My fingers started to swell, and my feet felt tight against the restraints of my slipper straps. Gosh it was hot, why was it so hot.. I left the no longer cool waiting room and took a lap around the parking lot, trying to figure out what was taking so long with our car. A glance at my iPhone clock and I cringed, realizing we’d already been there for an hour. So much for it taking no time at all with a scheduled appointment…
By the time they relinquishedour car back to us it had been two and a half hours! My entire body by this point was begging to be put out of its misery. I’d only been sitting in a slightly air conditioned room and yet everything ached like I’d just run a marathon. At what point had my flare started? I didn’t even know. All I knew was how I felt now- hot, sweaty, sticky, and exhausted, with a dull yet painful ache widespread throughout my limbs. Because of our unfortunate change of plans for the day, mom and I grabbed a quick bite (as we’d missed lunchtime while sitting in tire shop hell), and then I headed home for what I knew was going to be a hard nap.
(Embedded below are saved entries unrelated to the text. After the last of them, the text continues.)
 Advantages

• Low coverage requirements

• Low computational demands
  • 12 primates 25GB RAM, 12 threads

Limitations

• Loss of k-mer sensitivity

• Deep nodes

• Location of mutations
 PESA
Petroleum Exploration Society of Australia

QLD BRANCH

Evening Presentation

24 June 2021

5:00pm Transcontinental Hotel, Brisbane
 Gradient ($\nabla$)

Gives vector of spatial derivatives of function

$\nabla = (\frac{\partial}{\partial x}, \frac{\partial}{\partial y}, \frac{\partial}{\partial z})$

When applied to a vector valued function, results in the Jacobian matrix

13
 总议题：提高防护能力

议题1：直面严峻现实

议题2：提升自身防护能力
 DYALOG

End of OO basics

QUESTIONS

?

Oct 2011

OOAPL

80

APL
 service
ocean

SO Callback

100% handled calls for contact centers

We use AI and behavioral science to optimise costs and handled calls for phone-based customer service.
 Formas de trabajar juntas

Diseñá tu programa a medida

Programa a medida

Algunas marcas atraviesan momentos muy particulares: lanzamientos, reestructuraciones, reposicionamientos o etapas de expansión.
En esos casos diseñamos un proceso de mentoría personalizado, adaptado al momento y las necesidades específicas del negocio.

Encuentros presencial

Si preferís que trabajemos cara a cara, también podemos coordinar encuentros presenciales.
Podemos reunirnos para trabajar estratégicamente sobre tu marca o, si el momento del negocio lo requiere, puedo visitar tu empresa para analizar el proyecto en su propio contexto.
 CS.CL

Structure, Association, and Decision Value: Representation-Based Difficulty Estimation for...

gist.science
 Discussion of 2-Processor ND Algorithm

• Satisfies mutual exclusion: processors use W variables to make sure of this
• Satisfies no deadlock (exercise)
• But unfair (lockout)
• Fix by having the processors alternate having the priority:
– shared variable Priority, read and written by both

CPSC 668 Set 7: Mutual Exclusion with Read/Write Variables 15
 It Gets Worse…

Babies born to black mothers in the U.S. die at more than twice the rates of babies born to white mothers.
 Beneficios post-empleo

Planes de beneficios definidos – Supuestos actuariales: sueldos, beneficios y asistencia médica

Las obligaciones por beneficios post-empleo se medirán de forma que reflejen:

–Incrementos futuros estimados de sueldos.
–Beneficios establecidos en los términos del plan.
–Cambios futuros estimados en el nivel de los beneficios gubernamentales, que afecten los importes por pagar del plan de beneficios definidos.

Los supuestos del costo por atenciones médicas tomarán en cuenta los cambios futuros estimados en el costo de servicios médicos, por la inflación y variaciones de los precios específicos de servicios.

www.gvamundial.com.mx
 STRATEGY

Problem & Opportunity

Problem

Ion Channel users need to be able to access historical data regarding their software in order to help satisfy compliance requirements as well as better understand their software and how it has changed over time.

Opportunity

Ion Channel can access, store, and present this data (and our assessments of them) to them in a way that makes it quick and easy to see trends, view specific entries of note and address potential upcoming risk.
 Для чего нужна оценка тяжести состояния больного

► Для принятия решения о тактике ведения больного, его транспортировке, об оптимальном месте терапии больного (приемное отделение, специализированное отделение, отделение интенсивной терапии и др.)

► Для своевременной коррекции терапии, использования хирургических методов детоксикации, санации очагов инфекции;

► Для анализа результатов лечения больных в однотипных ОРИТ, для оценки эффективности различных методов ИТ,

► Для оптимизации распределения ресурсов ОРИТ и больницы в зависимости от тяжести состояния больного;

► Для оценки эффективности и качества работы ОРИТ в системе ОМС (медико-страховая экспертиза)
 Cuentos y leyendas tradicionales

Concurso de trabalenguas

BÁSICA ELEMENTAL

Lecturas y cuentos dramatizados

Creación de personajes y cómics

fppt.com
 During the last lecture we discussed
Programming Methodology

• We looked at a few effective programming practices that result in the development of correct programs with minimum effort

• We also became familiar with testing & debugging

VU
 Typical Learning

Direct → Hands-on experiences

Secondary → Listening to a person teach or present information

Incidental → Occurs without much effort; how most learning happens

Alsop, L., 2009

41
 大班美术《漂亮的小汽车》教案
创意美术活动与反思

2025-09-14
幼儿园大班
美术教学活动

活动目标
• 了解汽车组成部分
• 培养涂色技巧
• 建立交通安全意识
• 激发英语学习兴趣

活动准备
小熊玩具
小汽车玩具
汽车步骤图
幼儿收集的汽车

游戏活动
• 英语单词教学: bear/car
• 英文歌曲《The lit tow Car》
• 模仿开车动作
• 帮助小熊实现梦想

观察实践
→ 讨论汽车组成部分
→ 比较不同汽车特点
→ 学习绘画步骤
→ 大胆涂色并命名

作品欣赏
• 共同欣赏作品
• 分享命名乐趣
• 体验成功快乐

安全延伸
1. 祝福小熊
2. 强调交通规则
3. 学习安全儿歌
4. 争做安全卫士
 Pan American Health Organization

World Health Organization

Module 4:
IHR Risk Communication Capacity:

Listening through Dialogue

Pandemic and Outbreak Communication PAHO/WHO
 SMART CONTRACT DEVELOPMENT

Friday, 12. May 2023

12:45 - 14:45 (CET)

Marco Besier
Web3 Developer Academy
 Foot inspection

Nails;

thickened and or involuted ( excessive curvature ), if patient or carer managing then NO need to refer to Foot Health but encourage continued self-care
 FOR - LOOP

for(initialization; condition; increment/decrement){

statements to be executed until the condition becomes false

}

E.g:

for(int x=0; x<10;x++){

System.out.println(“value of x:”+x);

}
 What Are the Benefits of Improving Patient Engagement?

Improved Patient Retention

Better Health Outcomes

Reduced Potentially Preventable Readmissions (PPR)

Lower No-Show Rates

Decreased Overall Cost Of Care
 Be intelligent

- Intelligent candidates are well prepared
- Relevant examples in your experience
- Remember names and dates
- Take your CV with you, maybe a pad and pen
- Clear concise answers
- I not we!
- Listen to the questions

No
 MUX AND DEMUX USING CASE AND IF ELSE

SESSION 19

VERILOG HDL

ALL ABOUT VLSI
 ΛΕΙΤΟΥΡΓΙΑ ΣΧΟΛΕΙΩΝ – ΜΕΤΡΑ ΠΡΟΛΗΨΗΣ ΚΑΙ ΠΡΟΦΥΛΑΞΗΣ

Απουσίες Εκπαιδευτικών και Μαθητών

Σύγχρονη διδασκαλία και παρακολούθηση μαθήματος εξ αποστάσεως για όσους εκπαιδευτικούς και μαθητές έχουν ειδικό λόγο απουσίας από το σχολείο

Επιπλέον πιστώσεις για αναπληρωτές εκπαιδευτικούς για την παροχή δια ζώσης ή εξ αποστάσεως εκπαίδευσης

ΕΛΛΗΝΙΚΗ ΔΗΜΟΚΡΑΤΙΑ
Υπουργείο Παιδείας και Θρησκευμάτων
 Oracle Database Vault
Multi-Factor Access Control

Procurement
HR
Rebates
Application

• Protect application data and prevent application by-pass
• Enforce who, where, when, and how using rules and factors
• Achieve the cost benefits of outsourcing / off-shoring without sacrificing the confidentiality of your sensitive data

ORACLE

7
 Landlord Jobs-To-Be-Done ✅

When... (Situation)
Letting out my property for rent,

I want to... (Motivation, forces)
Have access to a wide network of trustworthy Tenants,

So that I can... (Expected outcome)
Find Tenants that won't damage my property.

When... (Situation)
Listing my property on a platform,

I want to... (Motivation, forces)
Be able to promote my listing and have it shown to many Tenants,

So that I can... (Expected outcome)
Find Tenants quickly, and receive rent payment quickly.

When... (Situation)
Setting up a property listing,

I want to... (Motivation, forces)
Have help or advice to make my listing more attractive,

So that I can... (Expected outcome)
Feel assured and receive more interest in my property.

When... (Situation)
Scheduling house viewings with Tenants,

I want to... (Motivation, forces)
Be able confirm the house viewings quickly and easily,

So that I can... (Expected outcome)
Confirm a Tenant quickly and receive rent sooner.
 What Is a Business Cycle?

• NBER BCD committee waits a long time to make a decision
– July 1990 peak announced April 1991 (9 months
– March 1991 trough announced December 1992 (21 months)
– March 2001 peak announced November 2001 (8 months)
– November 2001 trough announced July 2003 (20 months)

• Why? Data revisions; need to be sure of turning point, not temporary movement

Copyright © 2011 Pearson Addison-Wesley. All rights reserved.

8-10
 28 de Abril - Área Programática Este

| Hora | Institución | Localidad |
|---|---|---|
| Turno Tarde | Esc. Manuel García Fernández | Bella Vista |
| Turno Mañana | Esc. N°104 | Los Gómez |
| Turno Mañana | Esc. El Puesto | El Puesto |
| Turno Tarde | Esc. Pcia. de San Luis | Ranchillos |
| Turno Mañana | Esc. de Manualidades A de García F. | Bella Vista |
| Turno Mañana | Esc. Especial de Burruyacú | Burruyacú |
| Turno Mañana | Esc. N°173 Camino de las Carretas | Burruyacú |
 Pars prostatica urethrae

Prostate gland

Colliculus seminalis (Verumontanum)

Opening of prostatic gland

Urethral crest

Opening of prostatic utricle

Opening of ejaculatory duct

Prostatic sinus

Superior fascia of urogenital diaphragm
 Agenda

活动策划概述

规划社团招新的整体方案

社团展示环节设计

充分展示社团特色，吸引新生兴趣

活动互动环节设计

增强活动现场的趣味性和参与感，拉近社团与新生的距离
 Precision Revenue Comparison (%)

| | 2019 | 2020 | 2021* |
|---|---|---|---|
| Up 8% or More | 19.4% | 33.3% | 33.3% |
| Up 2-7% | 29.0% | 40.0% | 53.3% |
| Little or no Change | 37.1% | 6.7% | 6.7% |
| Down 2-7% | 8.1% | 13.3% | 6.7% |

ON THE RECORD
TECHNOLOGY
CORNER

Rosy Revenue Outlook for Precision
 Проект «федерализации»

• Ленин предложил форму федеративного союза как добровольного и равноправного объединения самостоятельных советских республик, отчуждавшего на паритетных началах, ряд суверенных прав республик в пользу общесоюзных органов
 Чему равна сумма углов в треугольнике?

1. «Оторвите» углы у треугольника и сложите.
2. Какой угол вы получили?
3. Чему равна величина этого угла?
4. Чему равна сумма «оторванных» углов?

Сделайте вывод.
Crawling up onto my bed was brutal. My limbs weren’t impressed with every way I tried to get comfortable. They were too tight, too achey, and the exhaustion didn’t help as I’d have liked. It took too long for me to find a comfortable position in which to arrange my tired and sore body parts. Finally, after what seemed like hours, fatigue ruled that my body was going to sleep and that was final!
Late last night I thought back through the day, and I pondered at how different my life was now compared to when I used to work. When I was employed I used to rise around 7am and reluctantly head into the office. I’d usually work an 8-9 hour day, with only one or two quick breaks where I’d run out for some coffee or a snack. I didn’t need naps, nor did I feel the weather temperatures as much. I’d come home, and while on the rare occasion I’d take a nap, it would only be for a thirty minute stretch. I always had so much to do after work, like make dinner, or see a movie with friends.
Then I thought back onto the day I’d just lived. Sure, it may have started at a similar time, but the activities and feelings were vastly different. I was no longer a “Working Professional”. I didn’t have a 9-5, and a lunch break, and frequent trips to the water cooler.
I was, and am, a full-time patient.
My life is ruled by medication schedules now. I get tired from riding the bus, and walking a few city blocks. I fall asleep in waiting rooms, and get hot flashes in already hot summer weather. It’s been like this for two years!
And yet, somehow, I’m surprised by it every single day. My reality is that I’m a full time patient. And now my job is to learn to accept that.